1. Con ayuda de las lecturas de la liturgia de hoy queremos revivir ese día de hace un año, cuando Dios llamó a sí, tan inesperadamente al Papa Juan Pablo I. No tanto el día de hoy, cuanto la noche del 28 al 29 de septiembre marca el primer aniversario de la muerte de este sucesor en la Sede de San Pedro, que apenas pudo permanecer en ella 33 días desde su elección. "Magis ostensus quam datus"; se fue casi antes de que le diera tiempo de comenzar su pontificado. Ya hemos meditado esta su repentina partida, al visitar su pueblo natal, Canale d'Agordo, el 26 de agosto, esto es, el día en que, mediante los votos de los cardenales en cónclave, había sido llamado a ser Obispo de Roma. Hoy nos toca celebrar la Eucaristía por vez primera en el aniversario de su muerte.

2. Escuchando las lecturas de la liturgia, nos encontramos por dos veces ante la alternativa de la vida, que el corazón humano parece contraponer frecuentemente a la muerte.

Marta que se dirige a Cristo con las palabras: "Señor, si hubieras estado aquí. no hubiera muerto mi hermano" (Jn 11,21).

Con frecuencia los hombres dicen ante el cadáver de las personas queridas: "¡Qué lástima que haya muerto; podía vivir aún...! ". Ciertamente, también tras la muerte inesperada de Juan Pablo I, muchos decían, pensaban, sentían así: "¡Podía vivir aún...!, ¿por qué se ha ido tan pronto?" Marta, hermana de Lázaro, pasa de su humano "podía vivir...; si tú, Cristo, hubieras estado aquí...", al acto de la más grande fe y esperanza: "Pero sé que cuanto pidas a Dios, Dios te lo otorgará" (Jn 11,22). Sólo a Cristo podemos dirigirnos con estas palabras; sólo El ha confirmado que tiene poder sobre la muerte humana. Sin embargo, el corazón humano frecuentemente contrapone a la muerte —a esta muerte que ya se ha convertido en un hecho, a esta muerte que cada uno sabe, en definitiva, que es inevitable— una alternativa de posibilidad de la vida: podía vivir aún...

3. Dejemos, pues, que resuene una vez más la voz apostólica de San Pablo en esta meditación nuestra. También él contrapone la necesidad de la muerte a la posibilidad de la vida; pero lo hace de manera que corresponde plenamente a esta luz de la fe. esperanza y caridad que ardían en su corazón: "Por ambas partes me siento apretado, pues, de un lado, deseo morir para estar con Cristo, que es mucho mejor; por otro, quisiera permanecer en la carne, que es más necesario para-vosotros" (Ph 1,23). El hombre que vive la fe como Pablo, que ama como él, en cierto sentido, se convierte en el dueño de la propia muerte. Esta nunca le sorprende.

#####

(PROBLEMA PLANTEADO A) Convierte en una lista JSON de cadenas las líneas de los registros que van desde la que contiene "Among the objects" hasta el final de los registros, ambos extremos incluidos. Cada línea debe ser una cadena, sin incluir las líneas en blanco.
(PROBLEMA PLANTEADO B) Prosigue el fragmento sobre el primer aniversario de la muerte de Juan Pablo I a partir de su última oración.
El fragmento y los registros son materiales independientes entre sí.

(Registros de preguntas espaciales)
#####

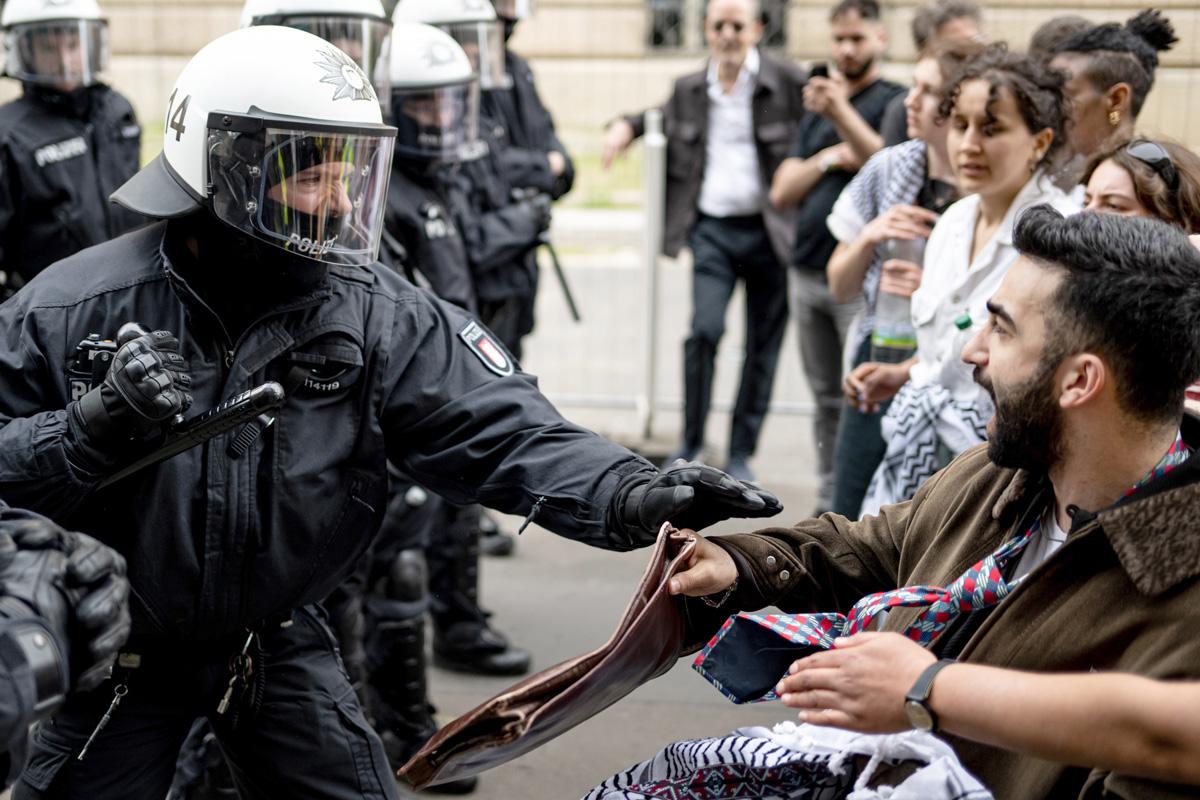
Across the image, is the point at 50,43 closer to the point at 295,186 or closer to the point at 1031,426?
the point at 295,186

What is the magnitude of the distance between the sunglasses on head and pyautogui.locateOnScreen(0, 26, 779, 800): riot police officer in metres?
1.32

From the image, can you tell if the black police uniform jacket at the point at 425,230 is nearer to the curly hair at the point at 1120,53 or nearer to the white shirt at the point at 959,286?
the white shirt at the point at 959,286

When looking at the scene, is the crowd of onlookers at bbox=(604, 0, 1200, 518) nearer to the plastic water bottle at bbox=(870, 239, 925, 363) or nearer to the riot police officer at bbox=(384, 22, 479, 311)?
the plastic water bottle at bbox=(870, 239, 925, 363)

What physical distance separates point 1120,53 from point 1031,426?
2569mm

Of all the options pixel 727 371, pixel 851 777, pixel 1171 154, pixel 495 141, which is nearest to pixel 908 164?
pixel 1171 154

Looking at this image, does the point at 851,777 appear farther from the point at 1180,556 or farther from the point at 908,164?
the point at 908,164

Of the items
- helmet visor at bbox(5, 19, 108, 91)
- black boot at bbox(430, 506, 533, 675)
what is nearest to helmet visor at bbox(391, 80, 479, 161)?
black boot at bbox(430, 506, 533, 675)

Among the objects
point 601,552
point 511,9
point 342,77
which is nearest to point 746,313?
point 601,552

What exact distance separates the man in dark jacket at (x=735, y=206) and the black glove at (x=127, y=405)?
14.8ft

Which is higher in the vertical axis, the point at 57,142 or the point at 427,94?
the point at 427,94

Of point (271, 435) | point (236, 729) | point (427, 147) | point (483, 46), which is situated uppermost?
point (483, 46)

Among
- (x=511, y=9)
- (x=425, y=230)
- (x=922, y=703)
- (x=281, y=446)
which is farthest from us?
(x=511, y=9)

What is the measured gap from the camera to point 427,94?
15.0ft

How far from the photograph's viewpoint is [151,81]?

#####

(RESPUESTA REDACTADA A)
[
  "Among the objects",
  "point 601,552",
  "point 511,9",
  "point 342,77",
  "which is nearest to point 746,313?",
  "point 601,552",
  "What exact distance separates the man in dark jacket at (x=735, y=206) and the black glove at (x=127, y=405)?",
  "14.8ft",
  "Which is higher in the vertical axis, the point at 57,142 or the point at 427,94?",
  "the point at 427,94",
  "Of point (271, 435) | point (236, 729) | point (427, 147) | point (483, 46), which is situated uppermost?",
  "point (483, 46)",
  "Among",
  "- (x=511, y=9)",
  "- (x=425, y=230)",
  "- (x=922, y=703)",
  "- (x=281, y=446)",
  "which is farthest from us?",
  "(x=511, y=9)",
  "What is the measured gap from the camera to point 427,94?",
  "15.0ft",
  "How far from the photograph's viewpoint is [151,81]?"
]

(RESPUESTA REDACTADA B)
188 En cualquier momento que venga, será aceptada como una alternativa de vida, como una dimensión que cumple su sentido. "Para mí la vida es Cristo, y la muerte ganancia" (Ph 1,21). Si Cristo da todo el sentido a la vida, entonces el hombre puede pensar en la muerte así. ¡Puede esperarla así! ¡Y puede aceptarla así!

4. Penetremos con el pensamiento en las palabras de las lecturas litúrgicas de hoy y tratemos de buscar su significado. Percibimos que quieren prepararnos a la respuesta referente a esa muerte acaecida, hace un año, tan repentinamente y que hoy no sólo la recordamos, sino que, en cierto sentido, la revivimos. Estas lecturas quieren darnos la respuesta a la pregunta: ¿cómo moría Juan Pablo I?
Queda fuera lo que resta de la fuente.